*PROVIDED DATA*
(begin)

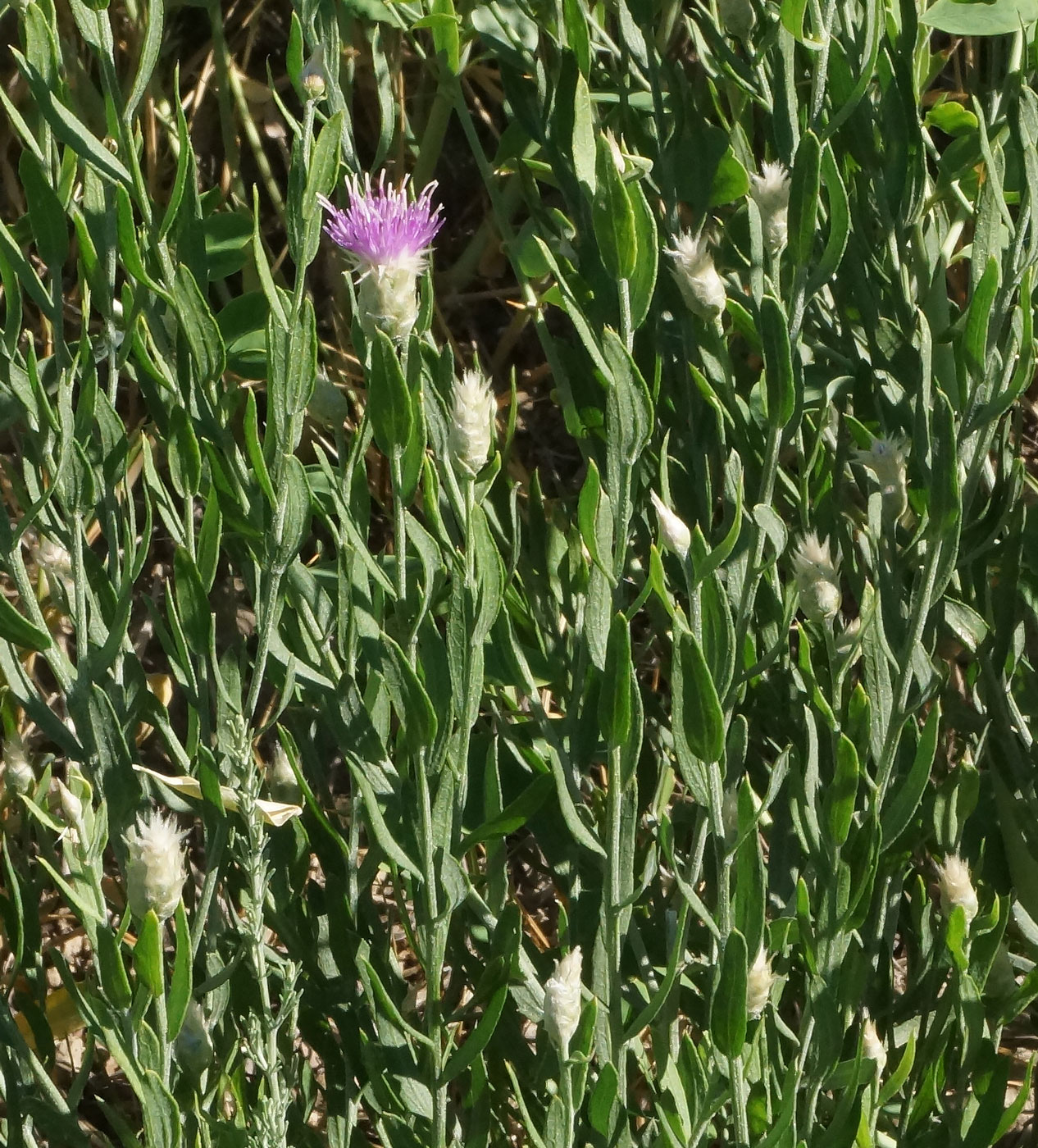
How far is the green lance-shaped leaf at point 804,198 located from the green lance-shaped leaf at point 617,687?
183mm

(end)
(begin)

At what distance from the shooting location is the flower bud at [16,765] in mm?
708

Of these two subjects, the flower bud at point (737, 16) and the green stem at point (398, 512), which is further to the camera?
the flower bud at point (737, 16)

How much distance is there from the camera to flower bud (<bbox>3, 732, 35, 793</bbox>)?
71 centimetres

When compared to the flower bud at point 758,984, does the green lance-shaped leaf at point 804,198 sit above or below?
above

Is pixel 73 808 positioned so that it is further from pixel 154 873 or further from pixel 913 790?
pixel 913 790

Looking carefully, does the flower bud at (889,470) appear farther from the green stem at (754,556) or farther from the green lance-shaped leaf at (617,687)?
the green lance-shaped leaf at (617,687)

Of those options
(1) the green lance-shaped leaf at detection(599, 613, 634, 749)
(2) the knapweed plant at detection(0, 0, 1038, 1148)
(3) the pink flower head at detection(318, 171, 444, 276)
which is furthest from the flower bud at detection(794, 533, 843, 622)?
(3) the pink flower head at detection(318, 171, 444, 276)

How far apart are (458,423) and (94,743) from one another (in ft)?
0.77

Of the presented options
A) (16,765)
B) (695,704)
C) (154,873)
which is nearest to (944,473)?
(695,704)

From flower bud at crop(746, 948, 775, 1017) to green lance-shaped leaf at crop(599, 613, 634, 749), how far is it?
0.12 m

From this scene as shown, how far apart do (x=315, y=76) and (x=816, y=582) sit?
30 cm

(end)

Pick out every line in the two blocks above that contains the word "distance", matching case exactly, and copy each one in full.

*EXPECTED OUTPUT*
At what distance from the shooting location is the flower bud at [16,765] in mm?
How much distance is there from the camera to flower bud (<bbox>3, 732, 35, 793</bbox>)?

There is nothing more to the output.